*Exercise aim*. Transcribe the lines below exactly, beginning with the line that holds "United States, site lebec_CA-23." and ending with the final line, both included. Pictures are to be left out.

[Stored items]
........

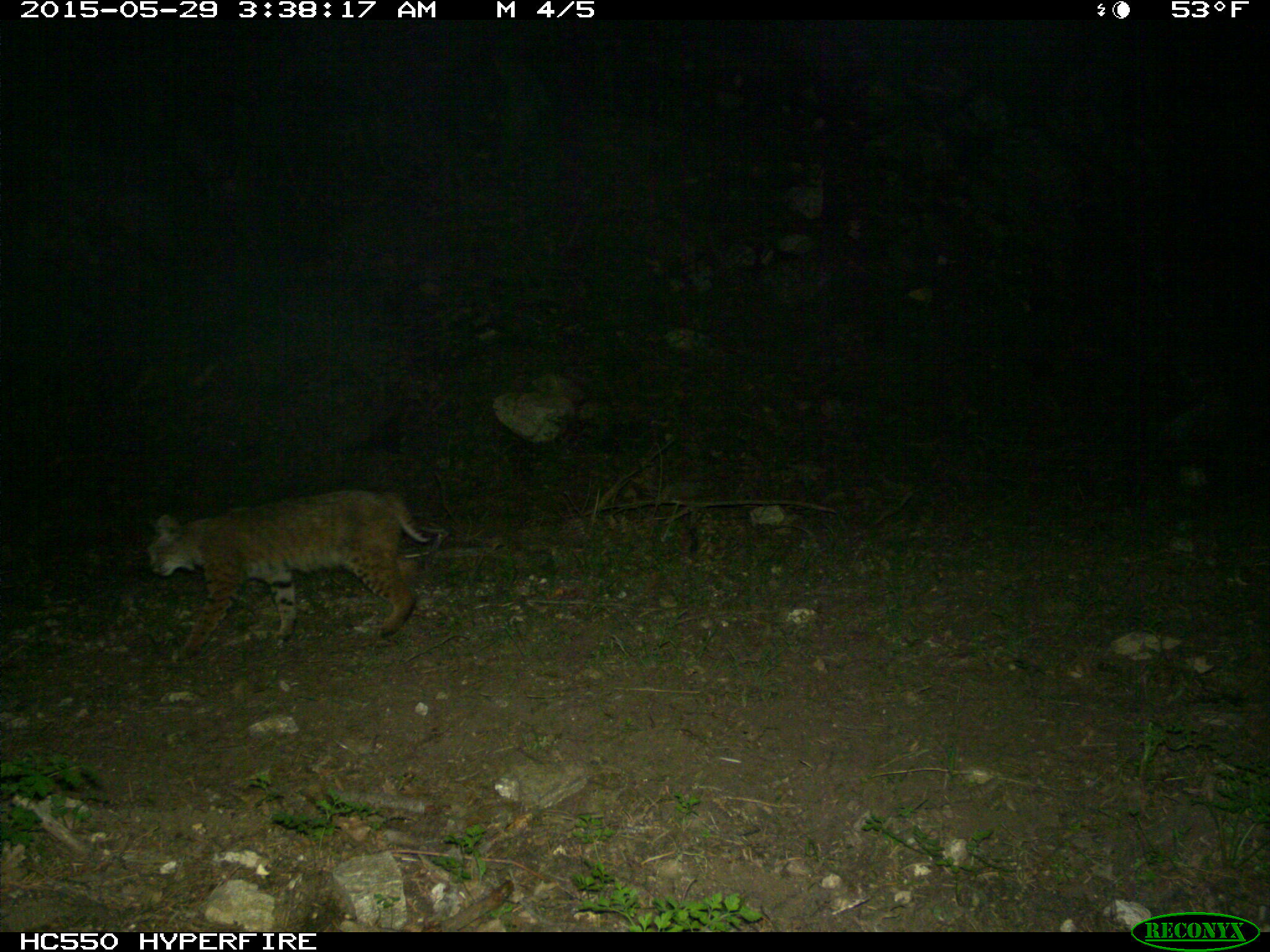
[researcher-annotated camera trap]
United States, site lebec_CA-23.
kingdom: Animalia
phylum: Chordata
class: Mammalia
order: Carnivora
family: Felidae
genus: Lynx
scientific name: Lynx rufus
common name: bobcat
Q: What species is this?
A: Lynx rufus (bobcat).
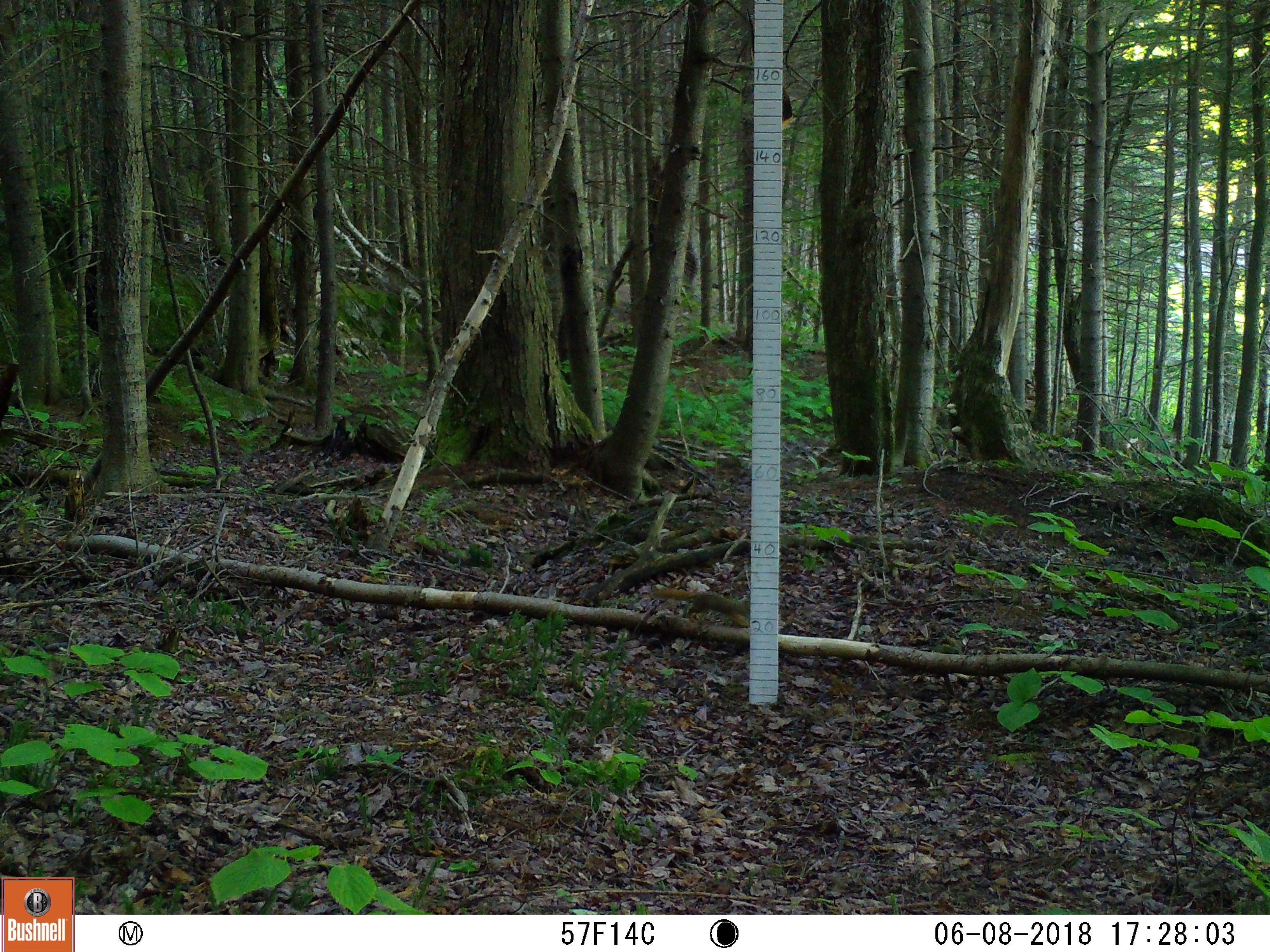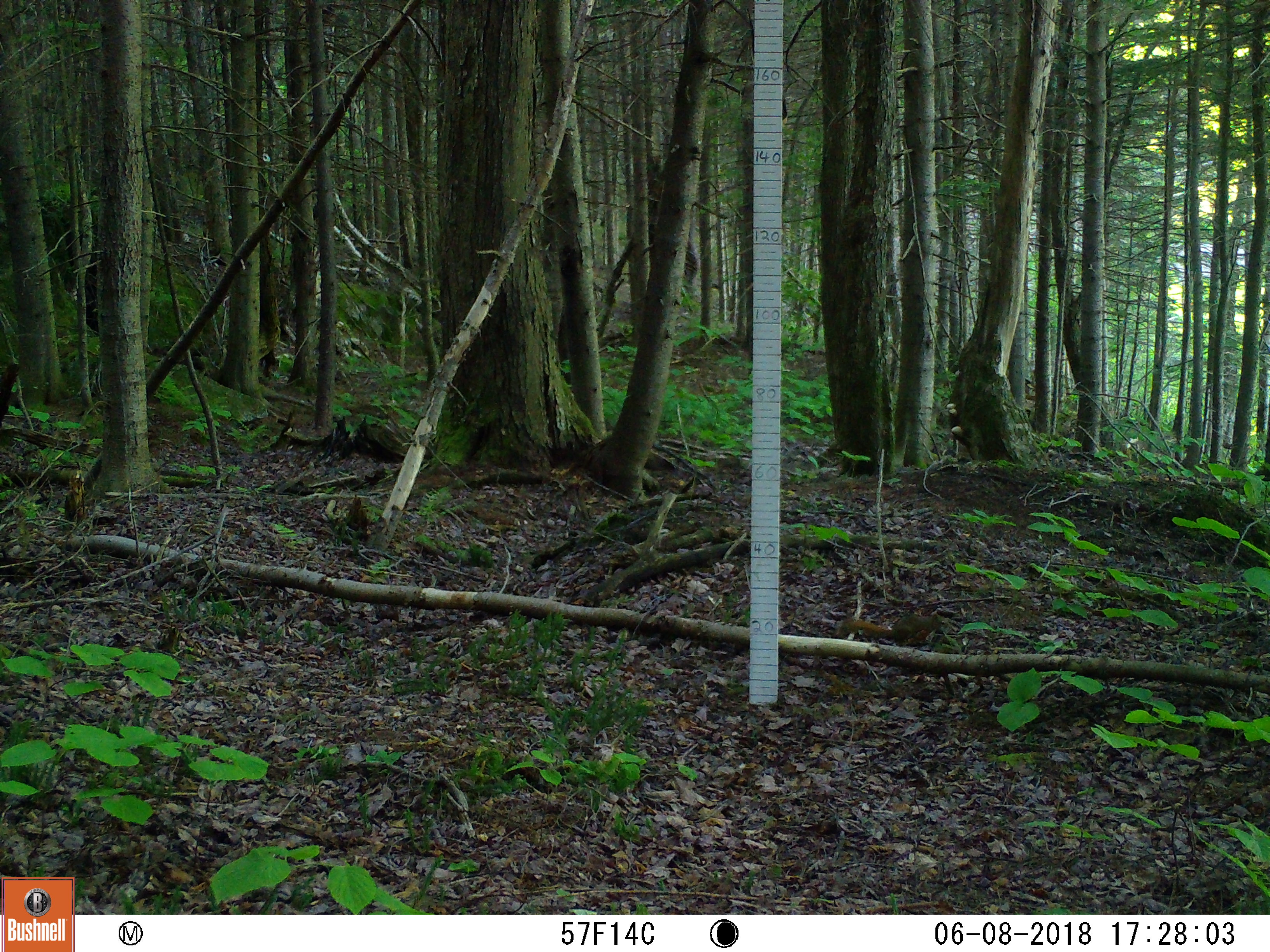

........

*Answer below*.
United States, site lebec_CA-23.
kingdom: Animalia
phylum: Chordata
class: Mammalia
order: Carnivora
family: Felidae
genus: Lynx
scientific name: Lynx rufus
common name: bobcat
Q: What species is this?
A: Lynx rufus (bobcat).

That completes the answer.